We are using TileCache http://tilecache.org/ to create caches of Ordnance Survey data of various flavours, for use in high demand web sites. We are tending to pre-seed the caches, then access them directly from disk, as this gives the best overall performance. However building the caches for the larger map scales is a significant task, requiring many days of processing and hundreds of gigabytes of storage.
This post addresses a particular problem – the pre-seeding routines failing intermittently with HTTP 502 errors.
Pre-seeding is carried out on the command line, issuing a command like this:
D:\Websites\UKBaseMap\scripts\tilecache\tilecache-2.11\tilecache_seed.py --bbox=0,0,600000,1300000 OSOpenOSGB 0 10
where OSOpenOSGB refers to a config section in tilecache.cfg (which in turn points at the WMS), and “0 10” means process levels 0 to 9.

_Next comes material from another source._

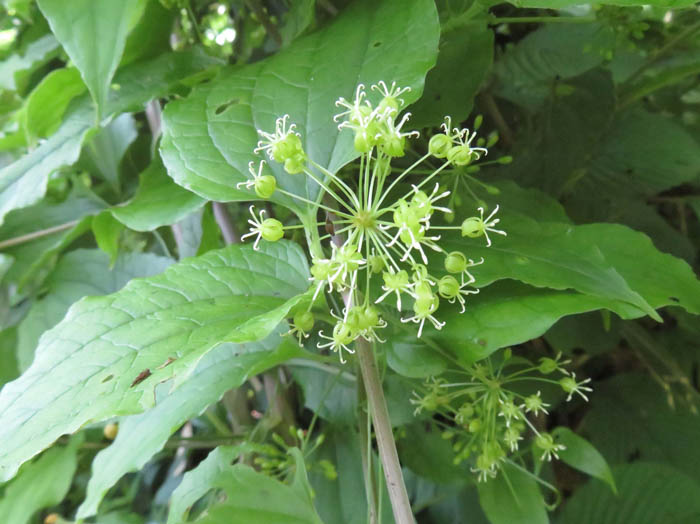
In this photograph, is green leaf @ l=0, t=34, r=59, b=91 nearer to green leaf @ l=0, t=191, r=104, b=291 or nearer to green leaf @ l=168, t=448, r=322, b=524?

The normal tilecache_seed.py looks like this:
================
#!/usr/bin/env python
# BSD Licensed, Copyright (c) 2006-2010 TileCache Contributors
"""This is intended to be run as a command line tool. See the accompanying
README file or man page for details."""
import TileCache.Client
TileCache.Client.main()
================
But we have been finding that this fails intermittently with errors being raised, like:
urllib2.HTTPError: HTTP Error 502: Bad Gateway
We do not know the root cause, but apparently the CGI MapServer WMS is simply failing to respond sometimes, and unfortunately this causes the cache seeding process to stop. We are seeing this at varying intervals, from every 5 minutes to every couple of hours. Enough to completely disrupt the construction of a large cache.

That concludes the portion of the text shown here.